WASHINGTON -- State health officials are armed with a federal plan to vaccinate everyone in America against smallpox within days of a terrorist attack unleashing the deadly disease.
Since the disease had been eradicated worldwide, officials would assume that a single case of smallpox means the nation is under attack and immediately vaccinate those who had contact with the patient.
They would then decide how many others to vaccinate, officials said, adding that it is possible a single case could trigger nationwide vaccinations.
"Once there is a case of smallpox, what has been theoretical up 'til now suddenly becomes real," said Dr. Julie Gerberding, director of the Centers for Disease Control and Prevention. "We would anticipate many Americans would want to have access to the vaccine."
Dr. Walter Orenstein, director of the CDC's National Immunization Program, added that a single case would suggest the likelihood of other cases of the highly contagious disease popping up and therefore suggest the need for "a fairly widespread control program."
The smallpox vaccine offers protection against the disease even if administered after someone is exposed, as long as that person gets the shot within a few days.

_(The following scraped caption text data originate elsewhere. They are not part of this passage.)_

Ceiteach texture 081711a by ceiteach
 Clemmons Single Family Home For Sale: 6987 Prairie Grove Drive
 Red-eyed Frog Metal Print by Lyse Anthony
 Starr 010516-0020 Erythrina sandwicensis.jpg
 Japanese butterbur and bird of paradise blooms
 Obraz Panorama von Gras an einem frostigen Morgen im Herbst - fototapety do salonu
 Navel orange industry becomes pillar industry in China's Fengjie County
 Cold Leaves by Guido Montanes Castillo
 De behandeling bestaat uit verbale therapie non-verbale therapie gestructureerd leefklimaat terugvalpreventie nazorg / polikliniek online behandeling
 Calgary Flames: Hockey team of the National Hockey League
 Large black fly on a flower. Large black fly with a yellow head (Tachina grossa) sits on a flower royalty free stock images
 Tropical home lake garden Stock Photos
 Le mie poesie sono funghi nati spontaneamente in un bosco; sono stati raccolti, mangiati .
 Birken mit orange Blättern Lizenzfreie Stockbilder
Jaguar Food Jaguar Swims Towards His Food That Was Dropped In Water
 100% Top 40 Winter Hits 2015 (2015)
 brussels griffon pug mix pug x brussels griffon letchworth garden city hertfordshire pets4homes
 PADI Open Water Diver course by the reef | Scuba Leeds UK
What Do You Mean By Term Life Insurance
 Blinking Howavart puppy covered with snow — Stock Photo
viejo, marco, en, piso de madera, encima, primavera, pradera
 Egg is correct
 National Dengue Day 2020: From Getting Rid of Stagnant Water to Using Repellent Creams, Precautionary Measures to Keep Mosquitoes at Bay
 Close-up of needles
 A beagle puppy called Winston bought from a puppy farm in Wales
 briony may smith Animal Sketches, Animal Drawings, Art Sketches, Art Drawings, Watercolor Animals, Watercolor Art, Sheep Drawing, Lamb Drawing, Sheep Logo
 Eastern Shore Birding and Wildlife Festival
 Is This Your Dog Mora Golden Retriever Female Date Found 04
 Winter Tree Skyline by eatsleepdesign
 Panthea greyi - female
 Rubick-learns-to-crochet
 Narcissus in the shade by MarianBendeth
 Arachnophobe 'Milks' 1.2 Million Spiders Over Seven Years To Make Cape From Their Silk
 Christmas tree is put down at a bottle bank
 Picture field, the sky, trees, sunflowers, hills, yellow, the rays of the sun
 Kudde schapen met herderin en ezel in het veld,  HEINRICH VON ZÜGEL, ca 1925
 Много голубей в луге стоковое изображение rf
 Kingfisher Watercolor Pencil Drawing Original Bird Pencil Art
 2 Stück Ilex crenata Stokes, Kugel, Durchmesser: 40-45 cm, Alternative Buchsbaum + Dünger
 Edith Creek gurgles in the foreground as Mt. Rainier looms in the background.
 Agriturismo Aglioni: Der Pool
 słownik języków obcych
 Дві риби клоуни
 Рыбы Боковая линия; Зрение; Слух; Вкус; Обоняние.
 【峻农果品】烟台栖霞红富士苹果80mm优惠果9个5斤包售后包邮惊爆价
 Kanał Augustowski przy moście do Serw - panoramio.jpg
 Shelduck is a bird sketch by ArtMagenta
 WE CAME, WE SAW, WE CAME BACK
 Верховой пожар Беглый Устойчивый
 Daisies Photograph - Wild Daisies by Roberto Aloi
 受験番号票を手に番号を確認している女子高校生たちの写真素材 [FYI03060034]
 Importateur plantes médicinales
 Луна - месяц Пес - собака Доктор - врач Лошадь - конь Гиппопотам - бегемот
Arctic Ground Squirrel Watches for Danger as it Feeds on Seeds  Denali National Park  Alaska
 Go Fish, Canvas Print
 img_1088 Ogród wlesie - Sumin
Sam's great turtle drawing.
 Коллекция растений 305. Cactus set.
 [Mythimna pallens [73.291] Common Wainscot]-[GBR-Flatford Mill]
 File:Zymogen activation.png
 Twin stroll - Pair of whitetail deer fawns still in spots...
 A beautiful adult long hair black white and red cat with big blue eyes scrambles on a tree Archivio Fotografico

The plan sent Monday offers specific suggestions for a community that must vaccinate 1 million people in 10 days, but officials said the timing and scope of vaccinations would depend on the situation.
"The decision around mass vaccination would be dependent on particulars of the outbreak we were facing," said Dr. David Fleming, the CDC's deputy director for science. "We've got to develop the plans right now."
The 48 pages of guidelines are meant to help states confront a host of logistical problems.
Although smallpox was declared eradicated in 1980, experts fear that hostile nations or terrorist groups may have acquired the virus and could release it on a population that now harbors very little natural immunity. Routine immunizations in the United States ended in 1971.
The disease swept through entire populations centuries ago, killing up to 30 percent of its victims and leaving survivors scarred and sometimes blinded. The vaccine was discovered in 1796.
The new blueprint does not address whom to vaccinate before an attack occurs. Administration officials tentatively have settled on a staged approach, beginning with health care workers and emergency responders who face the greatest risk of seeing a contagious smallpox patient. A decision on that issue is expected by month's end.
Because the vaccine carries significant risks, including death, officials are trying to balance the risk of the side effects against the risk of the disease's return.
The blueprint gives states considerable information about how to deliver shots to large number of people all at once. It includes:
-Ready-to-go medical screening, consent forms and information for distribution about smallpox and the side effects of the vaccine.
-Details about how to store and prepare the vaccine for use.
-A list of places where security or crowd control will be needed, including clinics and vaccine storage sites.
-Types and numbers of workers needed per clinic, per 8- and 16-hour shifts. Among the required workers: volunteers to run an informational video, nurses to give the shots and translators to assist non-English speakers.
-Messages to deliver to people waiting for shots, including how long the wait is. And messages for the media, including immediate public service announcements.
-Criteria for choosing a vaccine clinic site before a smallpox attack.
-Issues to consider in transporting people to the site, including buses and parking.
-A long list of needed routine and emergency supplies, from tape and rubber bands to cots and blankets to fax machines and VCRs.
-Information about who should not receive the vaccine due to heightened risk of side effects.